*What is required*
Your task is to copy the listing exactly. Drop any pictures from the copy.

Records from a collection

——————————

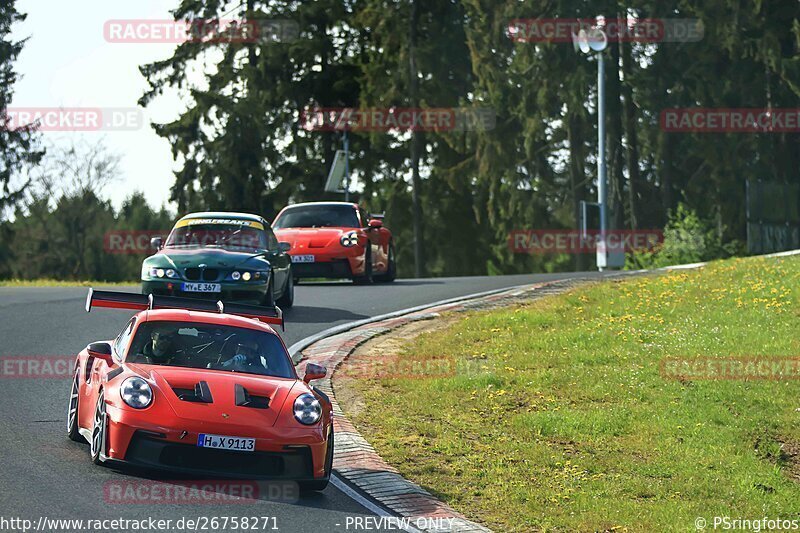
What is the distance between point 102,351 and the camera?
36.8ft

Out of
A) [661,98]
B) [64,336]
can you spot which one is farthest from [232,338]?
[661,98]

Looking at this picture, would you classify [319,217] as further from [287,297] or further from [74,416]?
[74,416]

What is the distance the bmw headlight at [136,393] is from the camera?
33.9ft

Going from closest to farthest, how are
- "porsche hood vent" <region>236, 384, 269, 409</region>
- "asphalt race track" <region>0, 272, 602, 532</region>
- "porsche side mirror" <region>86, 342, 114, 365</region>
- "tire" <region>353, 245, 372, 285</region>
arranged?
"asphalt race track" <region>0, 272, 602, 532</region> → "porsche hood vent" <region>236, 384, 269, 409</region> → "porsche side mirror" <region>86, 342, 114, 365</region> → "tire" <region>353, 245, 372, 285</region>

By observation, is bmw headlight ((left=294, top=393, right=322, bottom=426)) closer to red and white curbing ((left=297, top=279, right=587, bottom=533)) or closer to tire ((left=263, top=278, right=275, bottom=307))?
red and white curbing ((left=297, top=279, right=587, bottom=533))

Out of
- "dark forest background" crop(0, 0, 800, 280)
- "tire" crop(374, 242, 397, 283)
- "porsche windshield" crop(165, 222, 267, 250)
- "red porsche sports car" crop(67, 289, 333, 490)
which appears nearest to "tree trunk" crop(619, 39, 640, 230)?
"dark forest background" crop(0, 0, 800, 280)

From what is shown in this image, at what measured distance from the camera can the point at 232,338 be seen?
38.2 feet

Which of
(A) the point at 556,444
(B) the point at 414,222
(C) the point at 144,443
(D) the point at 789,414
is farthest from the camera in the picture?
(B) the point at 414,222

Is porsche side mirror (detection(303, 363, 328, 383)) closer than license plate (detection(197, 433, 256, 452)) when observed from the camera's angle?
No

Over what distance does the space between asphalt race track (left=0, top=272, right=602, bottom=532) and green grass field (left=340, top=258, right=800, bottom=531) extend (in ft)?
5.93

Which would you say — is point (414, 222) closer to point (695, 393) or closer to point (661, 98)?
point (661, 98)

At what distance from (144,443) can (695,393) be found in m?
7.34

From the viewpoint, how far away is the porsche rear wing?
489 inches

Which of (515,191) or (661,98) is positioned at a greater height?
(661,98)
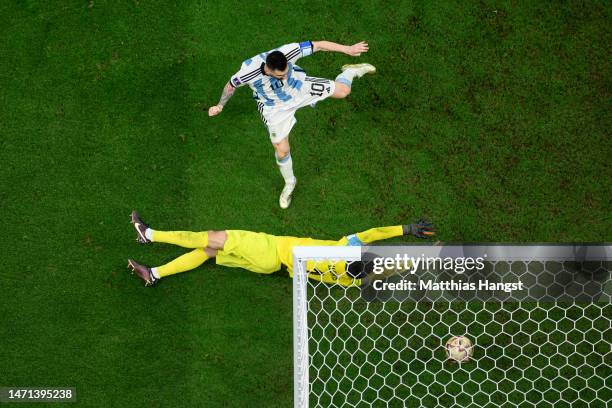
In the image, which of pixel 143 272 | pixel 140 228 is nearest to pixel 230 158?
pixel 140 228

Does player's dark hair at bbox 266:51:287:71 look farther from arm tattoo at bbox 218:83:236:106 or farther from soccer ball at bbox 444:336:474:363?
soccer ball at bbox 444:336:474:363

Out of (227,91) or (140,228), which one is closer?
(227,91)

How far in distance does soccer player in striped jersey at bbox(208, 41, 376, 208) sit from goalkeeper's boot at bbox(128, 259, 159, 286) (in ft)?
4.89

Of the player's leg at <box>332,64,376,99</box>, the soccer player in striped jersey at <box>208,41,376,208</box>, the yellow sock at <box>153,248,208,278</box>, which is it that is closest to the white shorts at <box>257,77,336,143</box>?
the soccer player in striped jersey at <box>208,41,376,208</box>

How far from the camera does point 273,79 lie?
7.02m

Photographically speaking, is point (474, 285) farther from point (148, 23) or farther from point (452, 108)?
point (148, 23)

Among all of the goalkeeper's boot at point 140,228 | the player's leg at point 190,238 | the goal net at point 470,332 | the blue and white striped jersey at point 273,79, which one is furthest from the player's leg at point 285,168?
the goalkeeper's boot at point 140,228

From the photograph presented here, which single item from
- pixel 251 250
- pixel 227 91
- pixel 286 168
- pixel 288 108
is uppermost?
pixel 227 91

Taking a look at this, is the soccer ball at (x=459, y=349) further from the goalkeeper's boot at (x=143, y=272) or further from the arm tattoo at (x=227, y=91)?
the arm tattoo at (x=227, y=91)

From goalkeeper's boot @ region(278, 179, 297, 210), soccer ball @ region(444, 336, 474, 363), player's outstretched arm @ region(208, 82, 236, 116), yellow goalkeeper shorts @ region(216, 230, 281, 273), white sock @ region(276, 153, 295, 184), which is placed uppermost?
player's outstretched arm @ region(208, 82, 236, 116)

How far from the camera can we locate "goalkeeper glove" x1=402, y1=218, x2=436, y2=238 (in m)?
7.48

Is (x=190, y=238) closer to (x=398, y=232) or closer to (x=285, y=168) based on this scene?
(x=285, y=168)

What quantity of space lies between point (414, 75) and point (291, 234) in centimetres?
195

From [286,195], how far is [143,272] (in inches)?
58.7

——————————

*Solution*
What is the distance between point 102,351 and the camera?
36.8ft

Out of
A) [661,98]
B) [64,336]
can you spot which one is farthest from [232,338]?
[661,98]

Looking at this picture, would you classify [319,217] as further from [287,297] or further from [74,416]?
[74,416]

What is the distance the bmw headlight at [136,393] is from the camera?
33.9ft

Going from closest to farthest, how are
- "porsche hood vent" <region>236, 384, 269, 409</region>
- "asphalt race track" <region>0, 272, 602, 532</region>
- "porsche side mirror" <region>86, 342, 114, 365</region>
- "tire" <region>353, 245, 372, 285</region>
arranged?
"asphalt race track" <region>0, 272, 602, 532</region> → "porsche hood vent" <region>236, 384, 269, 409</region> → "porsche side mirror" <region>86, 342, 114, 365</region> → "tire" <region>353, 245, 372, 285</region>

By observation, is bmw headlight ((left=294, top=393, right=322, bottom=426)) closer to red and white curbing ((left=297, top=279, right=587, bottom=533)) or closer to tire ((left=263, top=278, right=275, bottom=307))?
red and white curbing ((left=297, top=279, right=587, bottom=533))

Out of
- "dark forest background" crop(0, 0, 800, 280)
- "tire" crop(374, 242, 397, 283)
- "porsche windshield" crop(165, 222, 267, 250)
- "red porsche sports car" crop(67, 289, 333, 490)
which appears nearest to "tree trunk" crop(619, 39, 640, 230)?
"dark forest background" crop(0, 0, 800, 280)

From what is shown in this image, at what measured distance from the camera can the point at 232,338 be seen?
38.2 feet

Which of
(A) the point at 556,444
(B) the point at 414,222
(C) the point at 144,443
(D) the point at 789,414
is farthest from the camera in the picture?
(B) the point at 414,222

Is porsche side mirror (detection(303, 363, 328, 383)) closer than license plate (detection(197, 433, 256, 452)) when observed from the camera's angle?
No

Over what distance does the space between asphalt race track (left=0, top=272, right=602, bottom=532) and green grass field (left=340, top=258, right=800, bottom=531) extend (in ft)?
5.93

Which would you say — is point (414, 222) closer to point (695, 393) or closer to point (661, 98)?
point (661, 98)

At what distance from (144,443) can (695,393) be found in m?
7.34

From the viewpoint, how far away is the porsche rear wing?
489 inches

Which of (515,191) or (661,98) is positioned at a greater height?
(661,98)
In the image, which of pixel 143 272 | pixel 140 228 is nearest to pixel 230 158?
pixel 140 228

Does player's dark hair at bbox 266:51:287:71 look farther from arm tattoo at bbox 218:83:236:106 or farther from soccer ball at bbox 444:336:474:363?
soccer ball at bbox 444:336:474:363

Out of (227,91) or (140,228), which one is closer?
(227,91)

How far in distance does soccer player in striped jersey at bbox(208, 41, 376, 208) sit from goalkeeper's boot at bbox(128, 259, 159, 286) (in ft)?
4.89

Of the player's leg at <box>332,64,376,99</box>, the soccer player in striped jersey at <box>208,41,376,208</box>, the yellow sock at <box>153,248,208,278</box>, which is it that is closest to the white shorts at <box>257,77,336,143</box>?
the soccer player in striped jersey at <box>208,41,376,208</box>

How far from the camera does point 273,79 lie?
7.02m

Photographically speaking, is point (474, 285) farther from point (148, 23) or farther from point (452, 108)?
point (148, 23)

Among all of the goalkeeper's boot at point 140,228 | the player's leg at point 190,238 | the goal net at point 470,332 | the blue and white striped jersey at point 273,79, which one is furthest from the player's leg at point 285,168?
the goalkeeper's boot at point 140,228

From the photograph presented here, which single item from
- pixel 251 250
- pixel 227 91
- pixel 286 168
- pixel 288 108
is uppermost?
pixel 227 91

Taking a look at this, is the soccer ball at (x=459, y=349) further from the goalkeeper's boot at (x=143, y=272) or further from the arm tattoo at (x=227, y=91)?
the arm tattoo at (x=227, y=91)

From goalkeeper's boot @ region(278, 179, 297, 210), soccer ball @ region(444, 336, 474, 363), player's outstretched arm @ region(208, 82, 236, 116), yellow goalkeeper shorts @ region(216, 230, 281, 273), white sock @ region(276, 153, 295, 184), which is placed uppermost?
player's outstretched arm @ region(208, 82, 236, 116)

How far from the camera can we locate "goalkeeper glove" x1=402, y1=218, x2=436, y2=238 (in m)?
7.48

Is (x=190, y=238) closer to (x=398, y=232) or closer to (x=285, y=168) based on this scene?
(x=285, y=168)

What quantity of space lies between point (414, 75) and point (291, 234) in centimetres?
195

From [286,195], how far is [143,272] (in inches)?
58.7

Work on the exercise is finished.